- Set problem A
In the rows starting at the line that contains "Taking this photo" and ending with the last row, replace "camera" with "observer" and give those lines again with nothing else changed.

In order to reduce demand for foreign exchange, especially the dollar, the Central Bank of Nigeria has engaged in continuous and aggressive mop up of cash from the economy in the past six months.

The development is said to be responsible for the cash crunch that has hit the economy with a heavy toll on consumers (households), companies and commercial banks, especially mid-size lenders in the country.

Specifically, through its twice-a-month primary market auction of Treasury Bills and now almost daily Open Market Operations (secondary market auction), the CBN has mopped up trillions of naira in the past six months, according to top bankers who spoke on condition of anonymity.

The development has made the lending rate to soar, especially among the Tier-1 banks, which are able to do little lending at the moment.

While mid-sized banks are struggling to maintain their liquidity positions due to the shortage of naira, the situation is making it increasingly difficult for companies to access credit to expand their operations.

- Task data
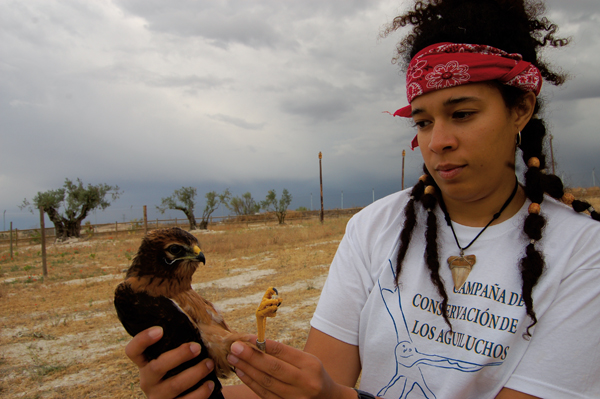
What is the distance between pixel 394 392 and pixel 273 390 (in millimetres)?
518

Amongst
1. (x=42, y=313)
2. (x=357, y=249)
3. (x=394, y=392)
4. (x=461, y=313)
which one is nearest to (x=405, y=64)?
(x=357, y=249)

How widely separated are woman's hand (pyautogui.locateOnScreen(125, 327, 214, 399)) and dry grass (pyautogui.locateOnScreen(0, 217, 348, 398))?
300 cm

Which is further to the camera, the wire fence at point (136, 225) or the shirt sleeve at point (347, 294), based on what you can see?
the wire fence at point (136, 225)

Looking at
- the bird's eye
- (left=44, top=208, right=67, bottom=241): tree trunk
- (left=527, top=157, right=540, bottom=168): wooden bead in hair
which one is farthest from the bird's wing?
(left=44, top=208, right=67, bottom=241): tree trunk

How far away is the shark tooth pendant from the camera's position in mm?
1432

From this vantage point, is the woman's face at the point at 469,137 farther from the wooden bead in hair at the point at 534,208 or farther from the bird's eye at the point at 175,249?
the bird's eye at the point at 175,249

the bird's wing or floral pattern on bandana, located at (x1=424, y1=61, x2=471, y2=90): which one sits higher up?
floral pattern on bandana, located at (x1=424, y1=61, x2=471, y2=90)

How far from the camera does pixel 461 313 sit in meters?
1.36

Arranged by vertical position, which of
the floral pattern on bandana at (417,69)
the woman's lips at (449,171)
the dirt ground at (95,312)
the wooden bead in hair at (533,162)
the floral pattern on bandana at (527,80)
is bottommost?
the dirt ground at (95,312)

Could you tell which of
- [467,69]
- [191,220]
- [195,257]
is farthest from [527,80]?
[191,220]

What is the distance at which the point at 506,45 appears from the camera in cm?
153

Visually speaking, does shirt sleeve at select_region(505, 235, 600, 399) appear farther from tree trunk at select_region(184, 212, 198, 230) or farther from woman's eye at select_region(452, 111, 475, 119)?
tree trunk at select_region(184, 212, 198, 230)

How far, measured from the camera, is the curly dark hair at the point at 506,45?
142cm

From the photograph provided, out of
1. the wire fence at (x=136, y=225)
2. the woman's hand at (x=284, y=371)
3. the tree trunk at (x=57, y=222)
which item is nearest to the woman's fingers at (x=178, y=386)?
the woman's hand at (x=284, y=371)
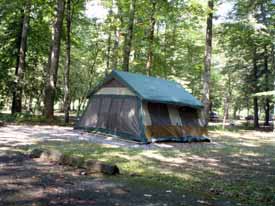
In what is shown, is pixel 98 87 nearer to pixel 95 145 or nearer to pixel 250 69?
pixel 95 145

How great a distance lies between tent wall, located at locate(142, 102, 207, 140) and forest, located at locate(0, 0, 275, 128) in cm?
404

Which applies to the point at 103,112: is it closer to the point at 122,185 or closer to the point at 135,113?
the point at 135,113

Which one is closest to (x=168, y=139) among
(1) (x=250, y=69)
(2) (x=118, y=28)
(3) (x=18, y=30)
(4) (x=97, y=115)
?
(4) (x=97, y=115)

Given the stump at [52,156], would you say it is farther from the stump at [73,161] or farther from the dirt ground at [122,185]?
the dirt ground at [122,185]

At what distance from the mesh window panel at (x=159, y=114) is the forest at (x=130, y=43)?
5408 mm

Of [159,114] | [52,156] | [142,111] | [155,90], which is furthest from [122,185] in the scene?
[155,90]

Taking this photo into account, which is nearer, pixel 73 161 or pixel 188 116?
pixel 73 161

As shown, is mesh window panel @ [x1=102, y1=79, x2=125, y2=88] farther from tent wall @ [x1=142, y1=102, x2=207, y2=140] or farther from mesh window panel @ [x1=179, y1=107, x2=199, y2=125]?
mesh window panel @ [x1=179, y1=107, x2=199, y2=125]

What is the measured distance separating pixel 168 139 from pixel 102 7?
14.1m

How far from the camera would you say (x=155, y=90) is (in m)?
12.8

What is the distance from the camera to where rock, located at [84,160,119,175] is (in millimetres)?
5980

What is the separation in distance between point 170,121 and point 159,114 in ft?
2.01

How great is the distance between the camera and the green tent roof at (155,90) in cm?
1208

- Set problem B
Carry on the article about the Central Bank of Nigeria's naira mop-up from its last sentence.

- Written answer A
Taking this photo into account, which is nearer, pixel 73 161 or pixel 188 116?
pixel 73 161

As shown, is mesh window panel @ [x1=102, y1=79, x2=125, y2=88] farther from tent wall @ [x1=142, y1=102, x2=207, y2=140] or farther from mesh window panel @ [x1=179, y1=107, x2=199, y2=125]?
mesh window panel @ [x1=179, y1=107, x2=199, y2=125]

What is the measured distance separating pixel 168 139 from pixel 102 7?
14.1m

How far from the observer would you say (x=155, y=90) is (in m)?
12.8

What is the distance from the observer to where rock, located at [84,160,119,175] is (in millimetres)?
5980

What is the separation in distance between point 170,121 and point 159,114 in ft?
2.01

How great is the distance between the observer and the green tent roof at (155,90) in cm?
1208

- Written answer B
“The loan book of banks is growing leaner and leaner because of the tight liquidity situation the CBN’s actions have put the banks,” a top executive of a commercial bank, who spoke on condition of anonymity, said.

Just on Friday, the CBN disclosed that it sold about N204.9bn in treasury bills following its auction held on Wednesday July 19, 2017.

It sold one-year treasury bills at 23 per cent and 182 days at 19 per cent true yield, respectively.

The CBN reportedly raised N1.129tn through the auction of the TBs in the second quarter of 2017.

In its TB issuance programme, running from March 16 to June, the apex bank also said N1.086tn worth of bills would mature during the same period.

The CBN is planning to issue the TBs worth N1.24tn in the third quarter of this year.

A CBN debt calendar for the third quarter released on Friday showed that it would sell N1.24tn worth of treasury bills from June 15 to August 31.

The apex bank aims to auction N226.64bn in 91-day bills, N311.32bn in 182-day and N698.64bn in 364-day debt.

Aside from the regular mop up of liquidity through the regular primary and secondary markets’ action of the TBs, the CBN was said to be mopping up huge amounts of cash from the banking system through a special Open Market Operation.

The special OMO has been described by industry players as a pre-emptive action by the CBN to stop banks from speculating against the naira.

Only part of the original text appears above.